Even your alternative requires someone to give money to a tech conglomerate. There is no perfect alternative this late into capitalism Even if there was, it’s not realistic for millions of Apple devices around the world to suddenly be replaced.
By no means should that discourage anyone reading this from taking action to control your data better, however. I also self-host and am doing everything I can to minimize my reliance on big companies, but there are time, skill and monetary gaps there not everyone can overcome.
Apple’s choices here were:
Do what they did, and remove the feature for the UK only
Create a backdoor into their OS that can potentially be used by not just governments, but bad actors too, effectively crippling security for every single device they sell worldwide and bypassing the usefulness of on-device encryption entirely.
Exit the UK market, which is not realistic and would leave millions of UK customers without any further recourse than to replace their Apple devices, which is incredibly wasteful and expensive (not to mention inconvenient).
Apple chose the lesser evil.
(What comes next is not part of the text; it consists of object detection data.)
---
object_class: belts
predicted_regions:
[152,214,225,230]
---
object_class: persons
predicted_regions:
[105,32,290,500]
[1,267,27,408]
What more could you possibly expect in this situation? If you want to protest, protest the government demanding that level of surveillance on their citizens.
Yep. This is exactly what I expected them to do. They don’t want the liability of losing your data or enabling your privacy to be compromised on their devices, and the eroded trust of their customer base from that.
Unfortunately the UK put them between a rock and a hard place here. As shitty as it is, I’m glad they opted to remove the feature for only that market, rather than weaken it for everyone. It sucks, but it’s the lesser evil.
I don’t think they had any good choices here. Just like the San Bernardino shooter’s iPhone, they decided not to make the device’s OS inherently less secure with the inclusion of a backdoor and I can at least appreciate that much.
Democracy manifest (how is this not already linked???)
Also not realistic. Even if the UK government didn’t perceive that as fraud, Apple accounts (and most other businesses’ accounts) are region-locked and cannot be transferred elsewhere to prevent going around laws in this way.
This means that every user would also need to make new Apple accounts in their new country of choice and give up any purchases/subscriptions/data in their UK accounts. And possibly need new out of country phone numbers and service as well.